#### WORK REQUEST:
Set down every line from the one with "choir-408422_1920.jpg" to the end of the entries, both ends included, exactly as it reads and without pictures.

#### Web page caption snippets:
+++
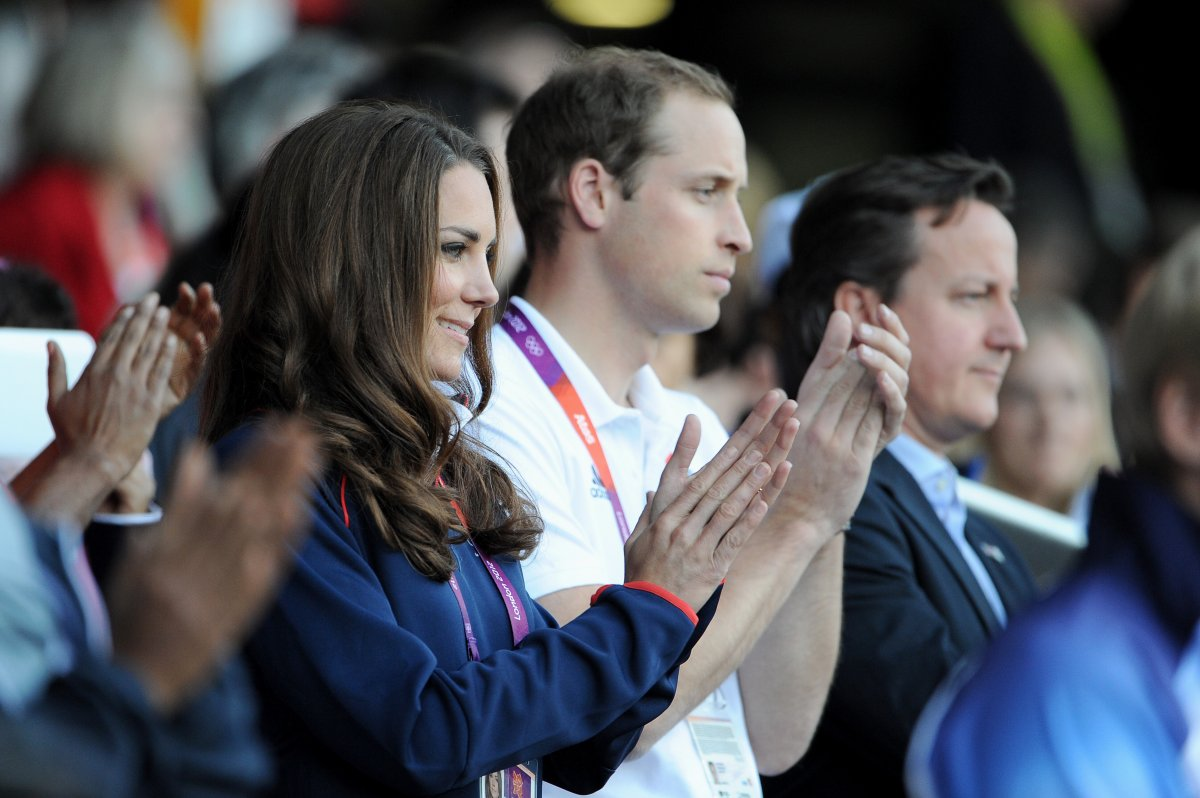 kate-middleton-is-a-huge-fan-of-zaras-designs-and-is-often-photographed-in-its-clothing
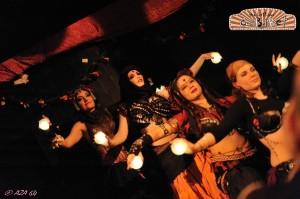 Deviant Sisters - Lettingo Cabaret Cour des Miracles par AZA 64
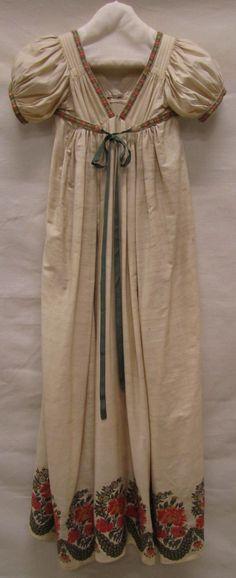 Japon, ca. 1810-1820, wol en zijde met ingeweven wollen bloemrand, Gemeentemuseum Den Haag.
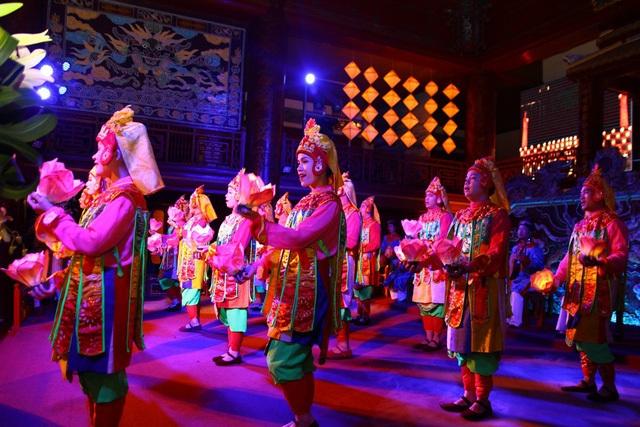 Các điệu múa cung đình biểu diễn phục vụ thượng khách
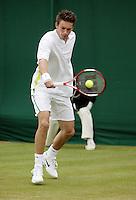 26-6-06,England, London, Wimbledon, first round match, Mahut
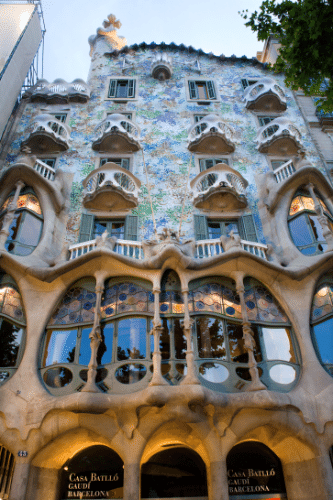 Casa Batll&#243;, do arquiteto Antoni Gaud&#237; (1852-1926). Com estilo pr&#243;prio e dificilmente classific&#225;vel, o arquiteto foi influenciado por alguns estilos como o mourisco e o g&#243;tico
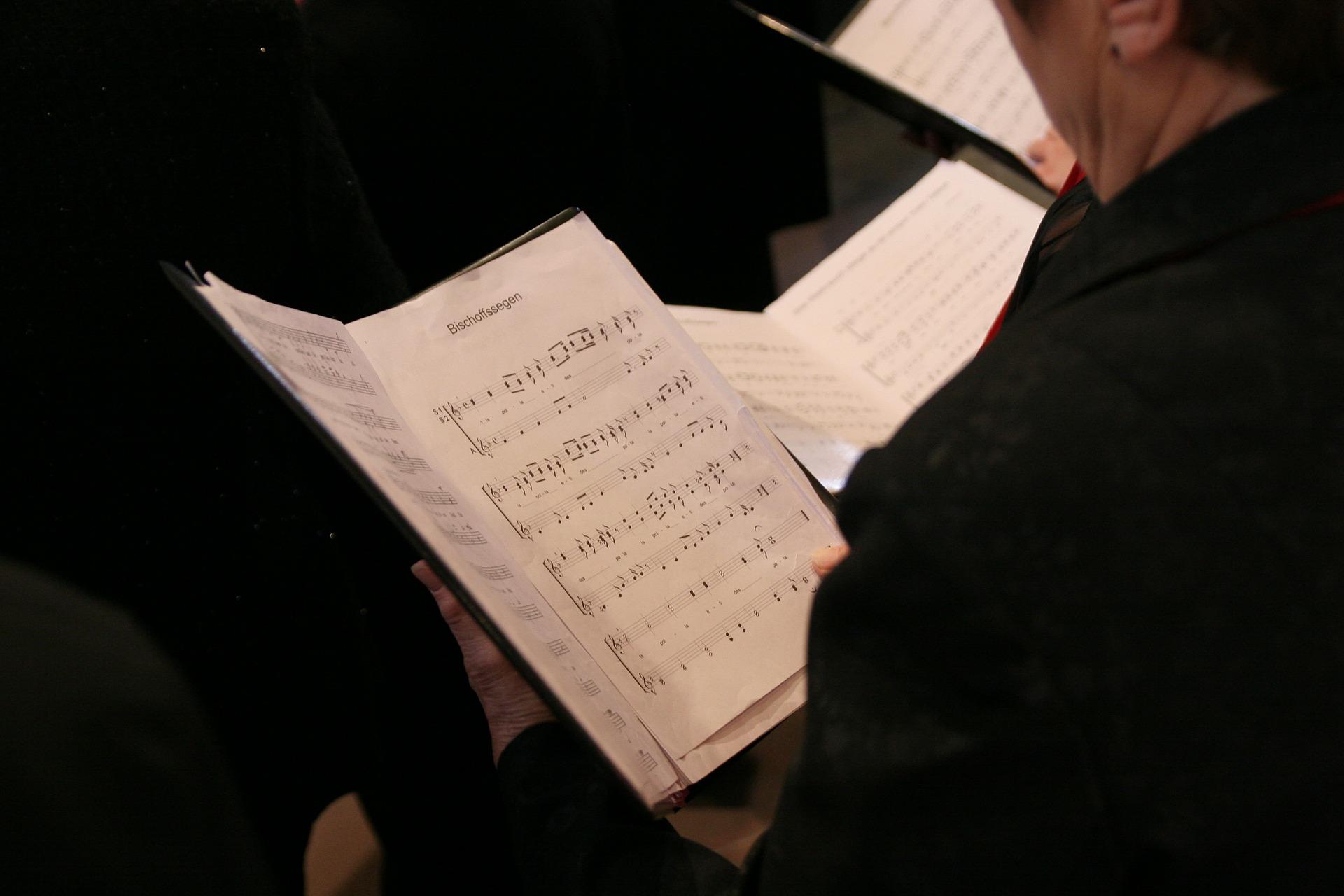 choir-408422_1920.jpg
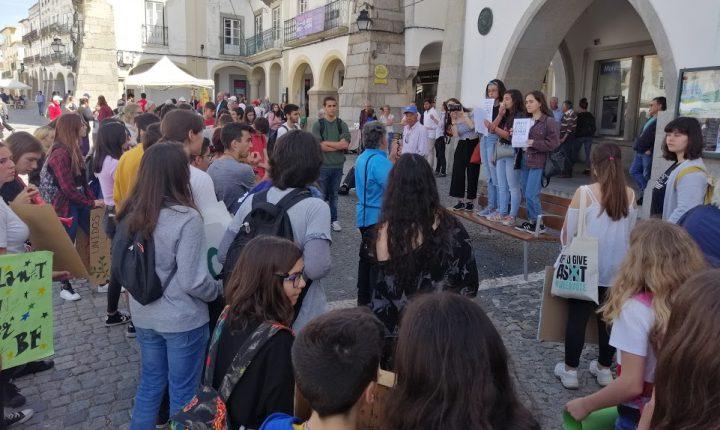 Jovens e crianças de Évora participam na greve climática estudantil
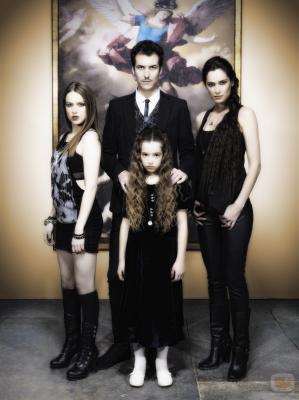 http://teampima.blogia.com/upload/20110222200115-24022-la-familia-de-demonios-protagonista-de-angel-o-demonio.jpg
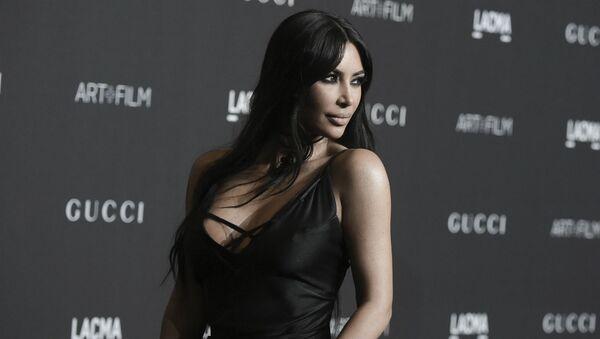 Ким Кардашьян на гала-концерте в Музее искусств (3 ноября 2018 ). Лос-Анджелес - Sputnik Армения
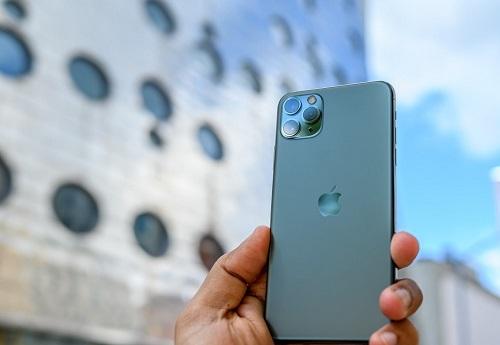 Apple được cho là đang giảm dần sản lượng iPhone 11 để chuẩn bị cho iPhone 12 ra mắt năm sau. Ảnh: Digital Trends.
+++
#### TASK OUTPUT:
 choir-408422_1920.jpg
 Jovens e crianças de Évora participam na greve climática estudantil
 http://teampima.blogia.com/upload/20110222200115-24022-la-familia-de-demonios-protagonista-de-angel-o-demonio.jpg
 Ким Кардашьян на гала-концерте в Музее искусств (3 ноября 2018 ). Лос-Анджелес - Sputnik Армения
 Apple được cho là đang giảm dần sản lượng iPhone 11 để chuẩn bị cho iPhone 12 ra mắt năm sau. Ảnh: Digital Trends.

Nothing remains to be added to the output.